Barker Abigail R, Huntzberry Kelsey, McBride Timothy D, Mueller Keith J
Rural Policy Brief. 2017 Jan 1(2017 2):1-4.
Purpose. From October 2013—before implementation of the Affordable Care Act (ACA)—to November 2016, Medicaid enrollment grew by 27 percent. However, very little attention has been paid to date to how changes in Medicaid enrollment vary within states across the rural-urban continuum. This brief reports and analyzes changes in enrollment in metropolitan, micropolitan, and rural (noncore) areas in both expansion states (those that used ACA funding to expand Medicaid coverage) and nonexpansion states (those that did not use ACA funding to expand Medicaid coverage). The findings suggest that growth has been uneven across rural-urban geography, and that Medicaid enrollment growth is lower in rural counties, particularly in nonexpansion states. Key Findings. (1) Medicaid growth rates in metropolitan counties in nonexpansion states from 2012 to 2015 were twice as large as in rural counties (14 percent compared to 7 percent). (2) In contrast, the differential in growth rates between metropolitan, micropolitan, and rural counties was much less dramatic in expansion states (growth rates of 43 percent, 38 percent, and 38 percent, respectively). (3) Analysis at the state level shows much variability across the states, even when controlling for expansion status. For example, some states with an above-average rural population, such as Tennessee and Idaho, had higher-than-average enrollment increases, with strong rural increases, while other states with similar proportions of rural residents, such as Nebraska, Oklahoma, Maine, and Wyoming, experienced enrollment decreases in micropolitan and/or rural counties. (4) States’ pre-ACA Medicaid eligibility levels for parents and children affected the potential for growth. For example, some states that had higher eligibility levels (e.g., Maryland and Illinois) experienced lower Medicaid growth rates from 2012 to 2015, in part because their baseline enrollment was higher. (5) In the expansion states of Colorado and Nevada, which both have State-Based Marketplaces (SBMs), enrollment increases were over four times the overall average.

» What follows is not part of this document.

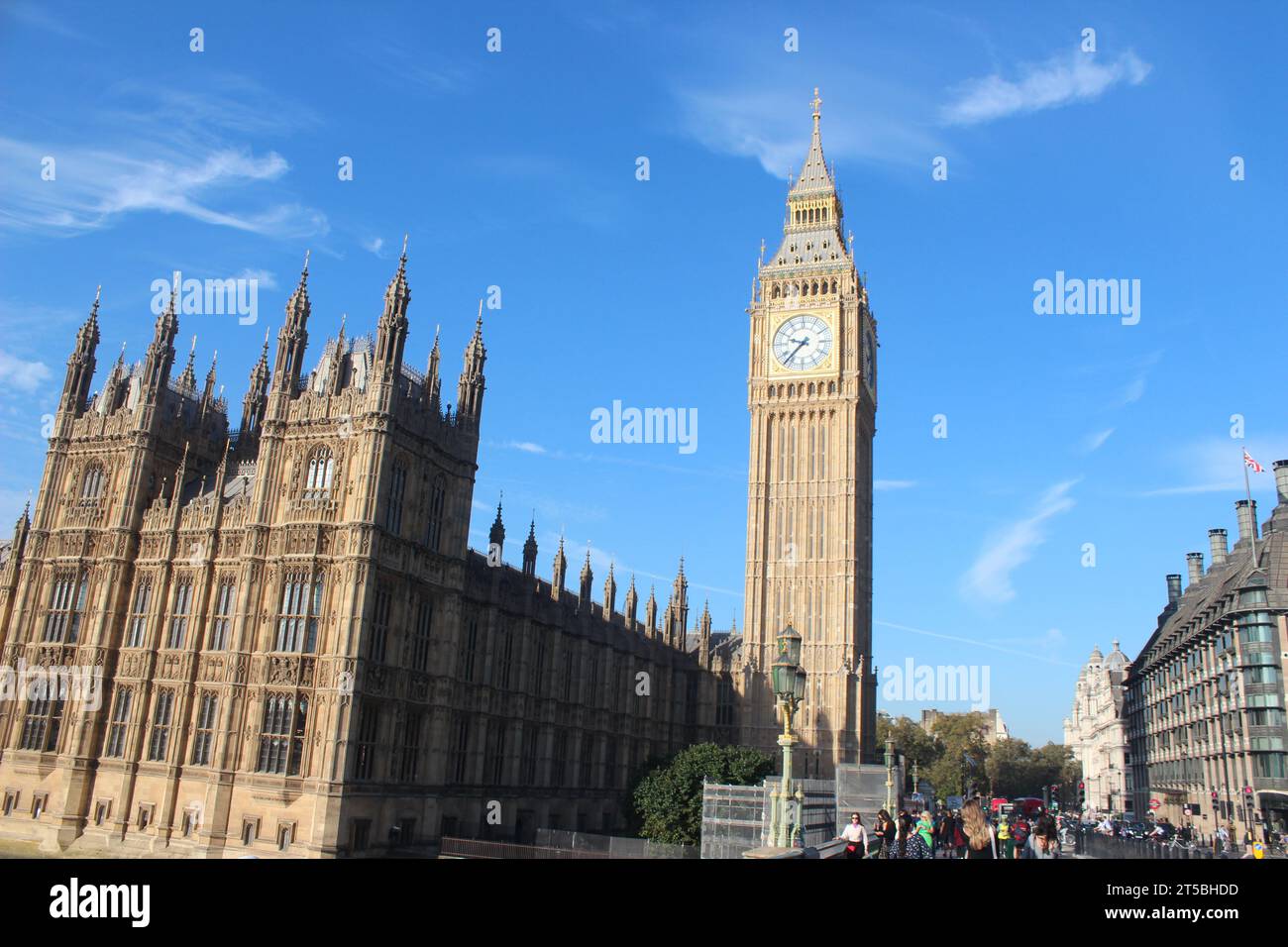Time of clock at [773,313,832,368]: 9:37
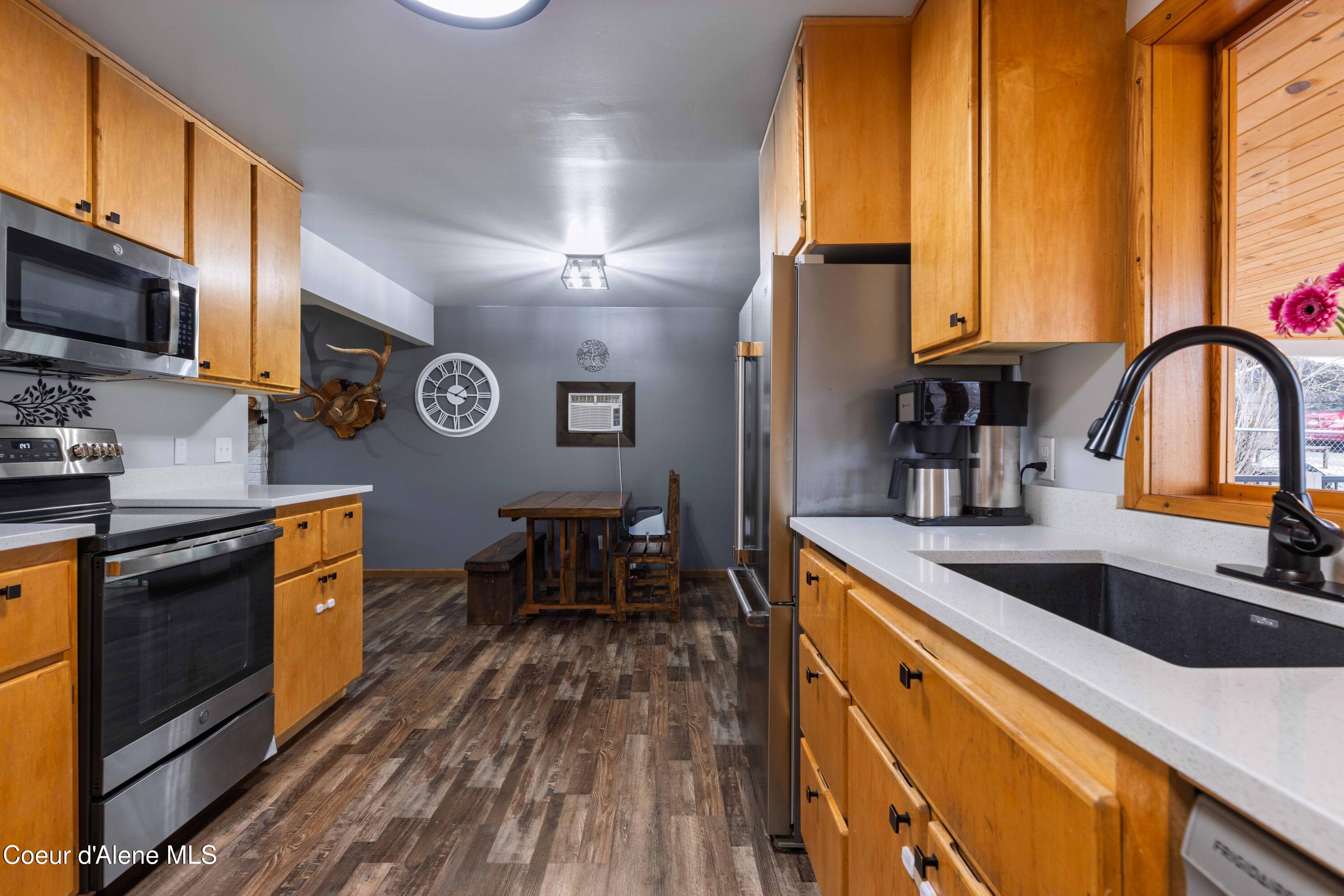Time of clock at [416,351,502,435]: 1:49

目的。从2013年10月(《平价医疗法案》(ACA)实施之前)到2016年11月,医疗补助计划的参保人数增长了27%。然而,迄今为止,很少有人关注医疗补助计划参保人数的变化在各州城乡连续区域内是如何不同的。本简报报告并分析了扩大医保覆盖范围的州(即那些利用ACA资金扩大医疗补助计划覆盖范围的州)和未扩大医保覆盖范围的州(即那些未利用ACA资金扩大医疗补助计划覆盖范围的州)中大城市、微型城市和农村(非核心)地区的参保人数变化。研究结果表明,城乡地域的增长并不均衡,农村县的医疗补助计划参保人数增长较低,尤其是在未扩大医保覆盖范围的州。主要发现。(1)2012年至2015年,未扩大医保覆盖范围的州中大城市县的医疗补助计划增长率是农村县的两倍(分别为14%和7%)。(2)相比之下,在扩大医保覆盖范围的州,大城市、微型城市和农村县之间的增长率差异则小得多(分别为43%、38%和38%)。(3)州层面的分析表明,即使控制了医保覆盖范围的扩大情况,各州之间仍存在很大差异。例如,一些农村人口高于平均水平的州,如田纳西州和爱达荷州,参保人数增长高于平均水平,农村地区增长强劲,而其他农村居民比例相似的州,如内布拉斯加州、俄克拉荷马州、缅因州和怀俄明州,微型城市和/或农村县的参保人数却有所下降。(4)各州在ACA实施前对父母和子女的医疗补助资格水平影响了增长潜力。例如,一些资格水平较高的州(如马里兰州和伊利诺伊州)在2012年至2015年期间医疗补助计划增长率较低,部分原因是其基线参保人数较高。(5)在拥有州级医保市场(SBM)的科罗拉多州和内华达州这两个扩大医保覆盖范围的州,参保人数增长超过总体平均水平的四倍。